* _ELENCO ATTIVITÀ_
1. Per ognuna delle affermazioni seguenti indica se corrisponde all'estratto sull'adozione nazionale, rispondendo sì o no e citando tra virgolette le parole dell'estratto che lo dimostrano.
(a) Se entro tre anni dalla domanda non accade nulla, il procedimento va ripetuto da capo.
(b) L'affidamento preadottivo dura sei mesi.
(c) L'affidamento preadottivo è vigilato dal tribunale.
2. Rispondi brevemente alle domande seguenti in base all'estratto sull'adozione nazionale.
(a) Chi individua l'abbinamento ottimale?
(b) Dove avviene di solito la reciproca conoscenza tra il minore e i coniugi?
(c) Chi invia al giudice minorile la relazione conclusiva?
3. Trascrivi dall'estratto sull'adozione nazionale il passo compreso tra "L’affidamento pre-adottivo e" e "nazionale diviene definitiva.", entrambi inclusi.

* _ESTRATTO DEL DOCUMENTO_
....
I tempi dell’attesa sono variabili e non possono essere previsti: se non accade nulla nei tre anni successivi alla presentazione della domanda, occorre ripetere l’intero procedimento. Una volta che il giudice minorile abbia individuato l’abbinamento ottimale, alla coppia vengono inviate tutte le informazioni sul bambino, incluse quelle relative al suo stato di salute e, se disponibili, alla sua storia personale. A questo punto, i coniugi devono decidere se continuare o meno nel procedimento adottivo. In caso affermativo, si procede all’incontro tra minore e coniugi, nelle modalità e nei tempi fissati dal tribunale e dai servizi sociali che hanno in carico il bambino. Di solito, la reciproca conoscenza avviene all’interno della struttura che ospita il minore e alla presenza degli assistenti sociali.
L’affidamento pre-adottivo e il rischio giuridico
Dopo un periodo di durata variabile in cui la coppia e il bambino iniziano a conoscersi, il tribunale dà il via all’inserimento del minore nella famiglia, attraverso un periodo di affidamento preadottivo, che inizia quando viene emesso un apposito decreto e viene vigilato dai servizi sociali territoriali. Solo al termine di questo periodo, che deve durare 12 mesi, e a valle dell’invio al giudice minorile di una relazione conclusiva da parte degli assistenti sociali, l’adozione nazionale diviene definitiva.
....
* _DATI_
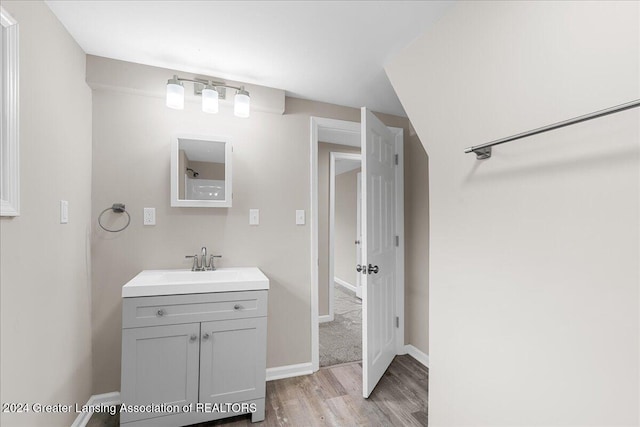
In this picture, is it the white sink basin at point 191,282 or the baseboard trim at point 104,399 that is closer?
the white sink basin at point 191,282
....
* _RISPOSTE PUNTO PER PUNTO_
1.
(a) Sì: «se non accade nulla nei tre anni successivi alla presentazione della domanda, occorre ripetere l’intero procedimento»
(b) No: «che deve durare 12 mesi»
(c) No: «viene vigilato dai servizi sociali territoriali»

2.
(a) Il giudice minorile.
(b) All'interno della struttura che ospita il minore, alla presenza degli assistenti sociali.
(c) Gli assistenti sociali.

3.
L’affidamento pre-adottivo e il rischio giuridico
Dopo un periodo di durata variabile in cui la coppia e il bambino iniziano a conoscersi, il tribunale dà il via all’inserimento del minore nella famiglia, attraverso un periodo di affidamento preadottivo, che inizia quando viene emesso un apposito decreto e viene vigilato dai servizi sociali territoriali. Solo al termine di questo periodo, che deve durare 12 mesi, e a valle dell’invio al giudice minorile di una relazione conclusiva da parte degli assistenti sociali, l’adozione nazionale diviene definitiva.